= Excerpt to read =
/---
- Born: 5 March 1937 Visakhapatnam, Andhra Pradesh, India
- Died: 19 December 2016 (aged 79)^{[citation needed]} Ahmedabad, Gujarat, India^{[citation needed]}
- Education: Andhra University; Bombay University; Scripps Institution of Oceanography;
- Known for: Studies on marine processes
- Awards: 1978 Shanti Swarup Bhatnagar Prize; 1981 Hari Om Ashram Prerit Award; 2006 MoES National Award for Ocean Science and Technology;
- Scientific career
- Fields: Geochemistry ; Geochronology; Oceanography;
- Workplaces: BARC Training School; Tata Institute of Fundamental Research; Physical Research Laboratory;

= B. L. K. Somayajulu =

Indian geochemist (1937–2016)
\---
= Record list =
/---
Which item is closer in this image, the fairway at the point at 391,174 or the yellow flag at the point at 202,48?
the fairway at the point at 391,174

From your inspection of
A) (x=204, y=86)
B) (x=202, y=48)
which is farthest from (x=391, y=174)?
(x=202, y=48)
\---
= Set of tasks =
A. In the profile of B. L. K. Somayajulu above, which prize did he receive in 1978?
B. Continue the profile of B. L. K. Somayajulu, picking up right after its last line.

= Responses per task =
A. The Shanti Swarup Bhatnagar Prize.

B.
Bhamidipati Lakshmidhara Kanakadri Somayajulu (5 March 1937 – 19 December 2016) was an Indian geochemist and a CSIR Emeritus Scientist at Physical Research Laboratory, Ahmedabad. He is known for his studies on ancient and contemporary marine processes and is an elected fellow of several science societies such as the National Academy of Sciences, India, Geological Society of India, Indian Geophysical Union, American Geophysical Union, European Association for Geochemistry, Indian Academy of Sciences and the Indian National Science Academy. The Council of Scientific and Industrial Research, the apex agency of the Government of India for scientific research, awarded him the Shanti Swarup Bhatnagar Prize for Science and Technology, one of the highest Indian science awards for his contributions to Earth, Atmosphere, Ocean and Planetary Sciences in 1978.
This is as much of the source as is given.